Couldn’t it be more flexible?

Does it really have to be at the expense of other languages? Why is French more important?

Is it necessary to red-card bi/multilingual kids for speaking a language other than French in school hallways?

Do teachers really have to denigrate the use of non-standard French?

Isn’t it kind of a human rights violation to put Grade One students in a time-out for using English at school? (actually, that was my question after it happened at my kid’s school)
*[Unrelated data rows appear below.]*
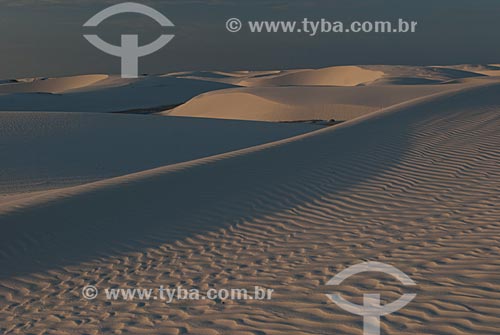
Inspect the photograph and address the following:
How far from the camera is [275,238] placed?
7840 mm

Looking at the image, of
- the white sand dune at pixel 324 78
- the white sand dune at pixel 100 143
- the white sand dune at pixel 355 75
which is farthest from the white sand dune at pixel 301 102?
the white sand dune at pixel 324 78

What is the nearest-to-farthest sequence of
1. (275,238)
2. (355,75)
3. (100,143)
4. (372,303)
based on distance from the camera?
(372,303)
(275,238)
(100,143)
(355,75)

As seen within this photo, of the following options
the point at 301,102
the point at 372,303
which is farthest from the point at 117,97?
the point at 372,303

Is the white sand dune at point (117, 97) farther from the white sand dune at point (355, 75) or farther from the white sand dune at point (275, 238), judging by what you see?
the white sand dune at point (275, 238)

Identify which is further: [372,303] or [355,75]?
[355,75]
Many of my students explained that these policies were exactly why they chose to attend English university and to become English second language teachers. In other words, in fighting for their tongue, Quebec’s language policy excluded their hearts and minds. It drove them away. In making Standard French into a museum piece that cannot be tarnished by errors, accents, varieties, imported words, neologisms, old anglicismes, or the inevitable and ongoing change that all languages experience, the language becomes an exclusionary device and a constant reminder of the speaker’s own shortcomings. Everyone must shift towards French, but only a few can be considered legitimate French speakers. Where’s the fun in that? Where is the incentive to learn it and to use it even when you don’t have to?

I suppose all of this is just to say that it came as a surprise to hear these same ideologies of belonging (you have to either be born a native speaker or be devoted French lover) at a conference for second language teachers. At that keynote, I couldn’t help questioning the talk about ‘preserving’ the French language as if it were something pickled in formaldehyde. Like my students, I wondered if there wasn’t a way to fling open the windows and doors on French language ideologies, to let this living language breathe a little and to let all of its speakers in. According to The Oxford Language Dictionary, the definition of ‘Francophone’ is simply ‘speaker of French.’ With those doors flung open, perhaps those of us who speak French as a second, third, or fourth language could also be allowed to call ourselves ‘Francophones.’


Susan Ballinger, new Canadian citizen

[1] Bill 101 regulates French as the common public language in Quebec. Part of the legislation includes limiting access to English schools to children who have at least one parent who has attended English school in Canada. Therefore, the French school system is the default school system for everyone, and few immigrants to the province can access the English school system. It is important to note that French immersion is a program that is only offered in English schools in the province. There is no equivalent language immersion program in the French school system because French is the only legislated language of instruction in those schools. As an extension of this legislation, many French language schools have French-only school policies that prohibit students from speaking other languages inside and outside of the classroom.